## TASK GOAL
Could you output the whole listing exactly as it stands, minus any images?

## DATA FOR PROCESSING
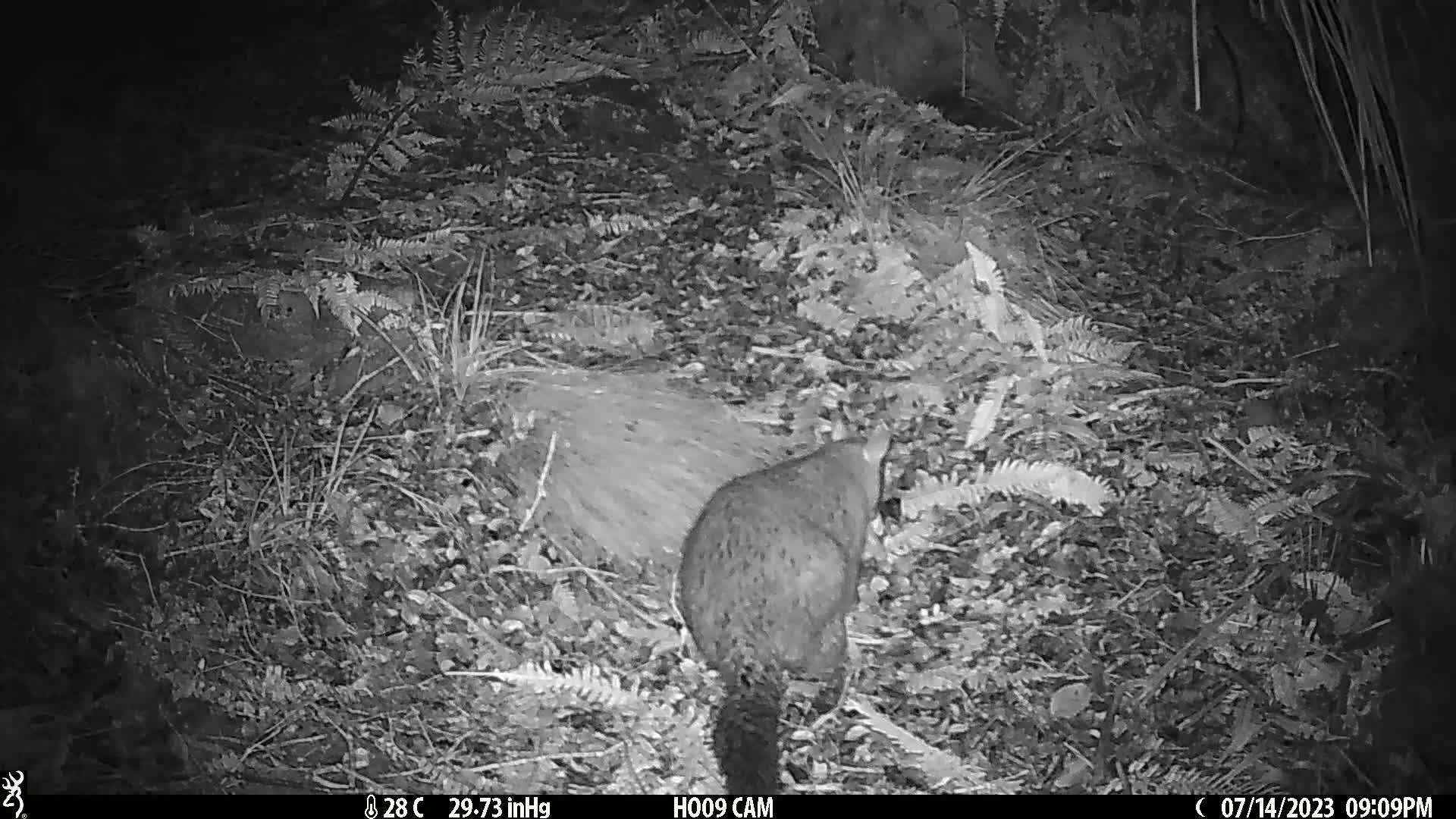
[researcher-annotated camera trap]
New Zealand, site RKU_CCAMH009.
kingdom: Animalia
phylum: Chordata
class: Mammalia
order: Diprotodontia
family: Phalangeridae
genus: Trichosurus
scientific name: Trichosurus vulpecula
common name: common brushtail possum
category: possum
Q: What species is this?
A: Possum (common brushtail possum) (Trichosurus vulpecula).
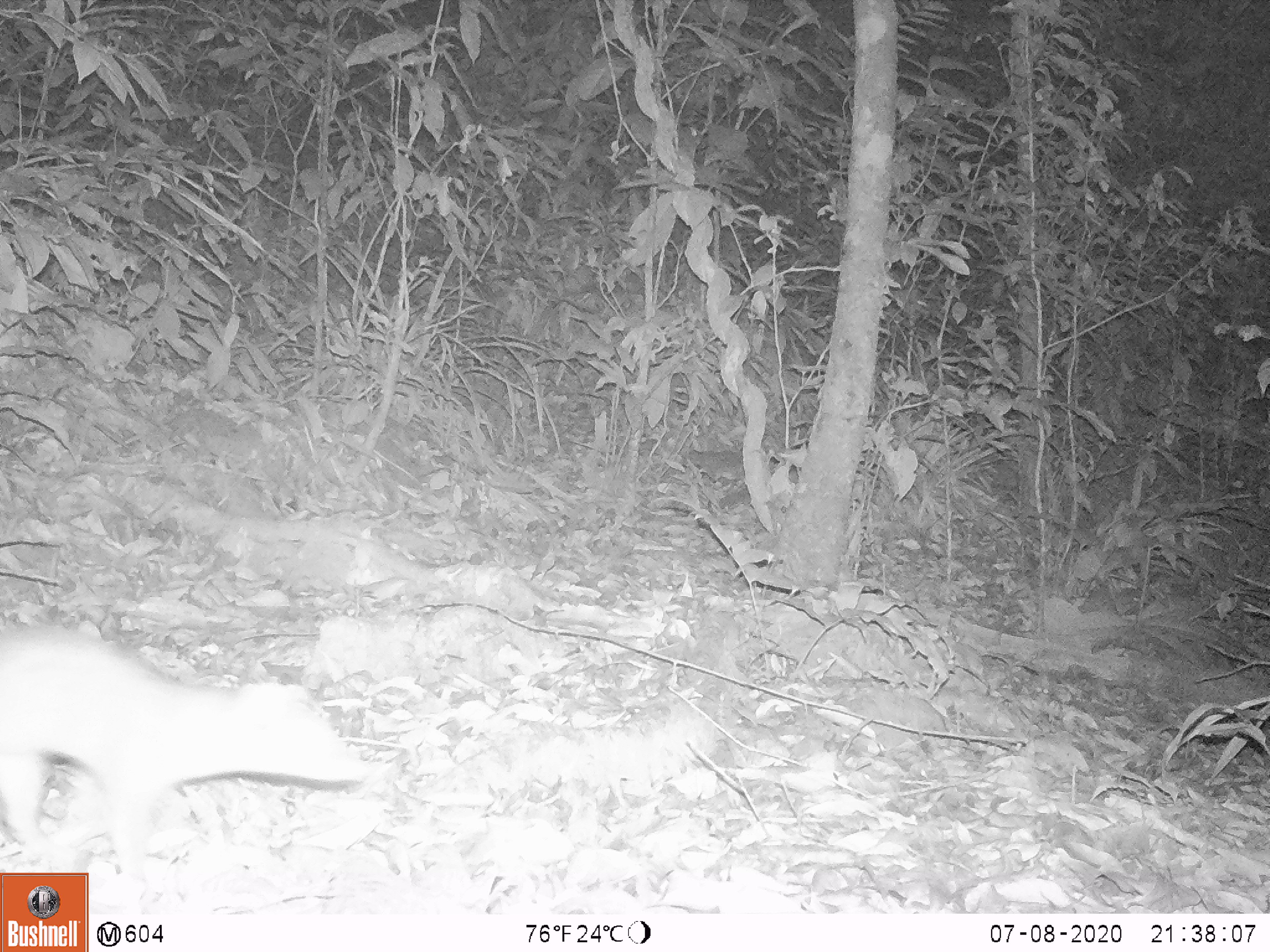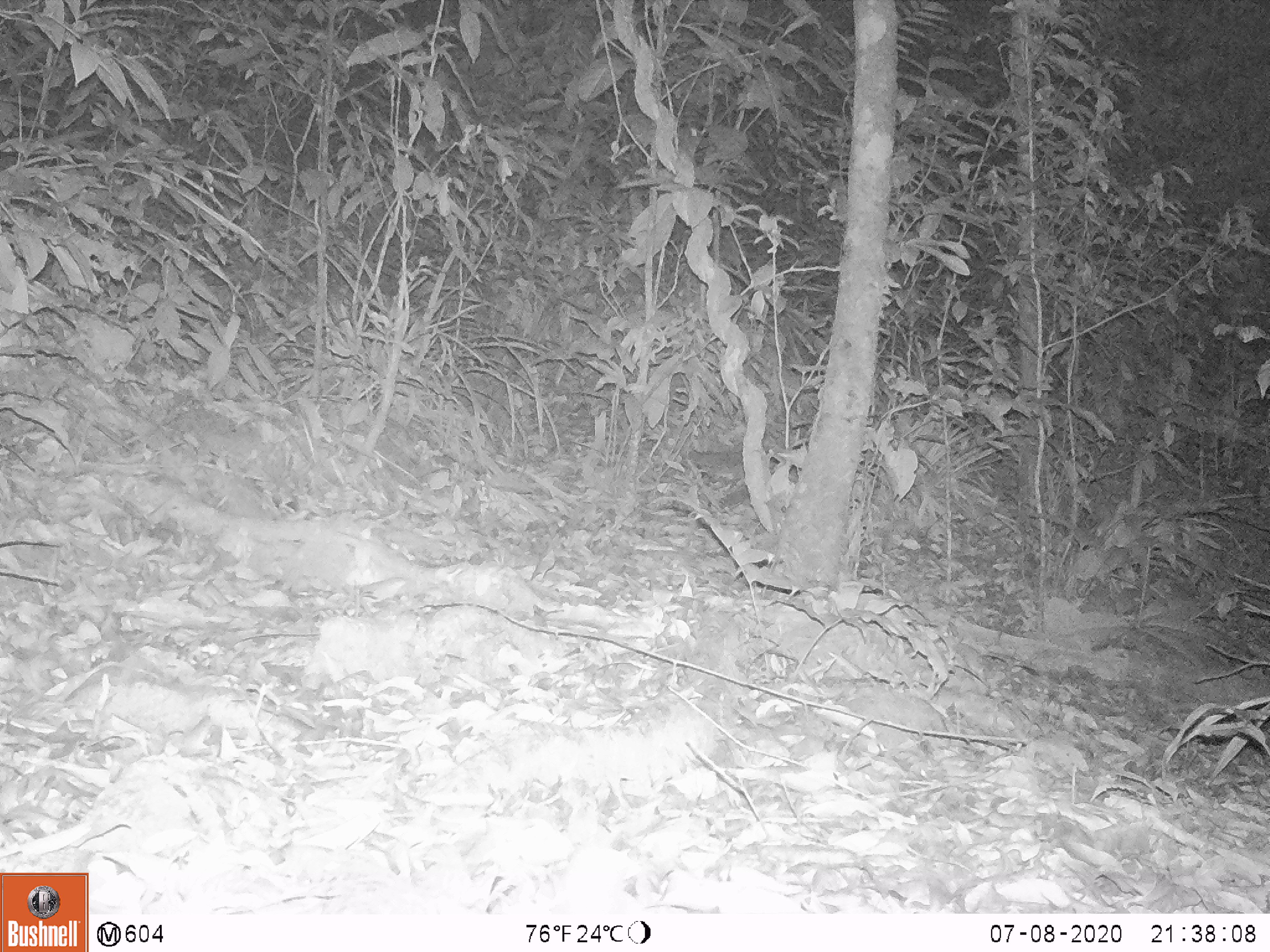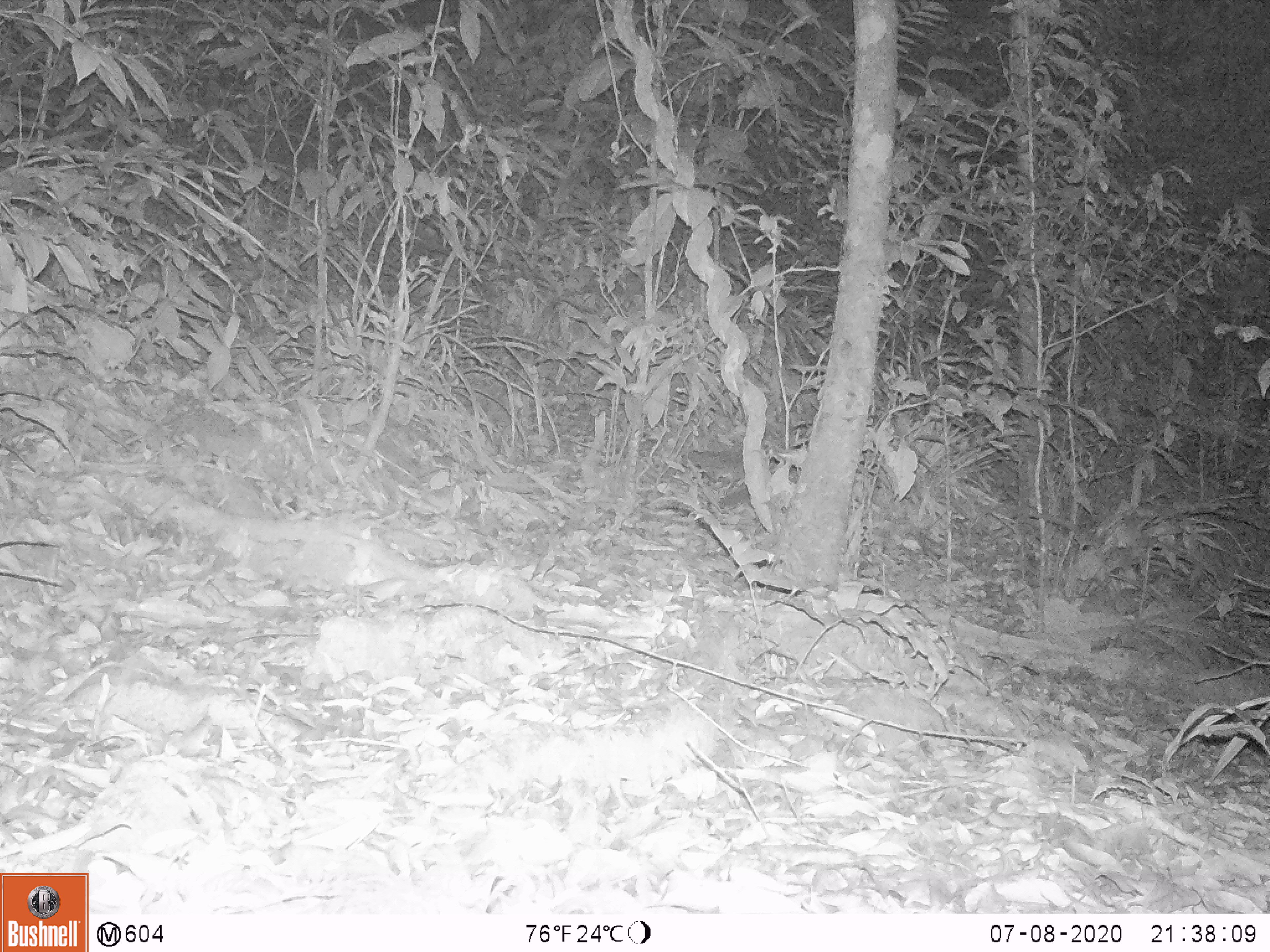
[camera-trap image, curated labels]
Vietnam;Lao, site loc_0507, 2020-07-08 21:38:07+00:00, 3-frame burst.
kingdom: Animalia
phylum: Chordata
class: Mammalia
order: Carnivora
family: Mustelidae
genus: Melogale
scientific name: Melogale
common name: ferret badger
Ferret badger (Melogale). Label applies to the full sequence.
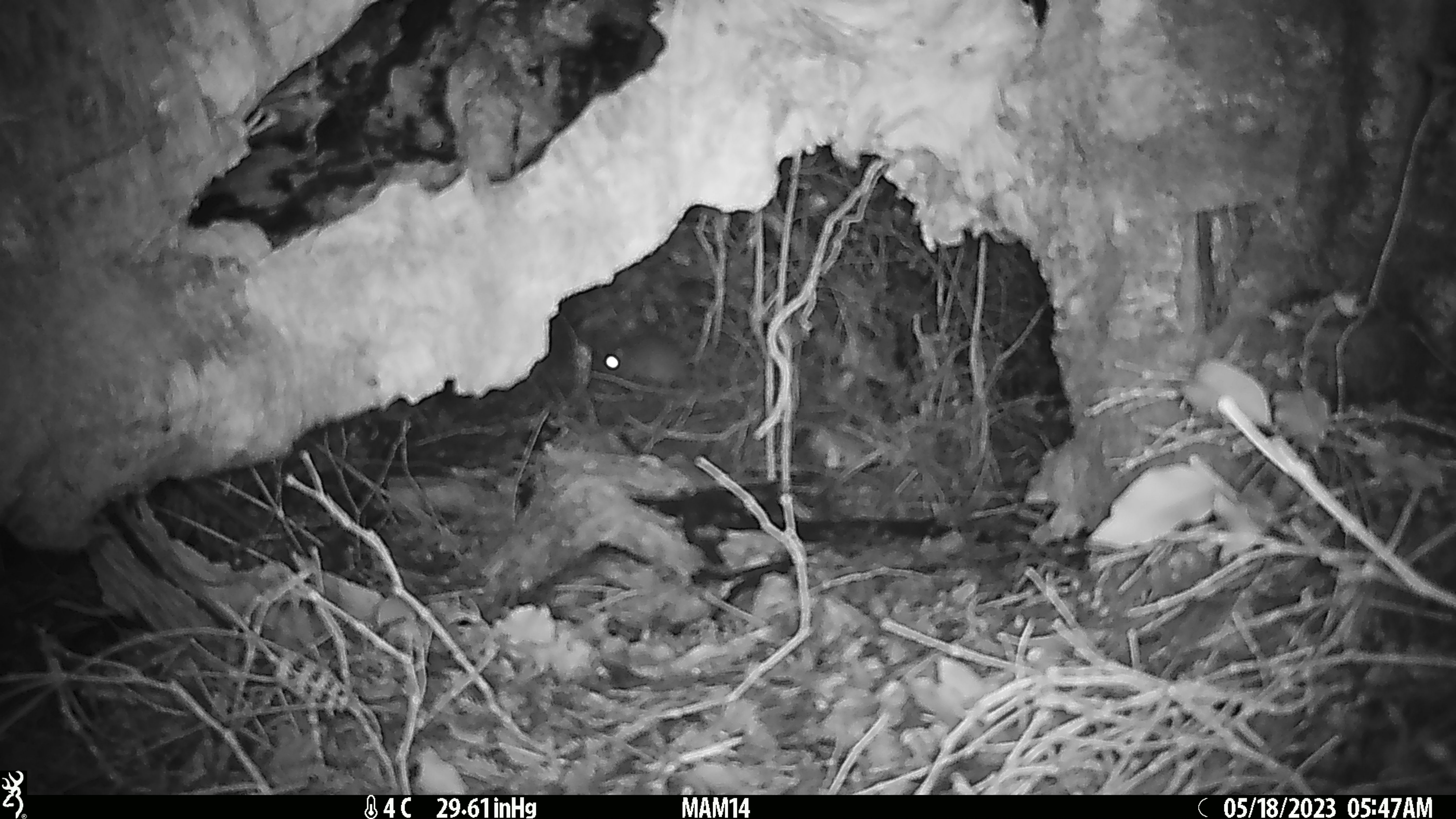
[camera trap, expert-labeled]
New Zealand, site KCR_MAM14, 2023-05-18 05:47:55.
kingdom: Animalia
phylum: Chordata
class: Mammalia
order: Rodentia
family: Muridae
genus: Rattus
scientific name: Rattus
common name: rat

## ANSWER SPACE
[researcher-annotated camera trap]
New Zealand, site RKU_CCAMH009.
kingdom: Animalia
phylum: Chordata
class: Mammalia
order: Diprotodontia
family: Phalangeridae
genus: Trichosurus
scientific name: Trichosurus vulpecula
common name: common brushtail possum
category: possum
Q: What species is this?
A: Possum (common brushtail possum) (Trichosurus vulpecula).
[camera-trap image, curated labels]
Vietnam;Lao, site loc_0507, 2020-07-08 21:38:07+00:00, 3-frame burst.
kingdom: Animalia
phylum: Chordata
class: Mammalia
order: Carnivora
family: Mustelidae
genus: Melogale
scientific name: Melogale
common name: ferret badger
Ferret badger (Melogale). Label applies to the full sequence.
[camera trap, expert-labeled]
New Zealand, site KCR_MAM14, 2023-05-18 05:47:55.
kingdom: Animalia
phylum: Chordata
class: Mammalia
order: Rodentia
family: Muridae
genus: Rattus
scientific name: Rattus
common name: rat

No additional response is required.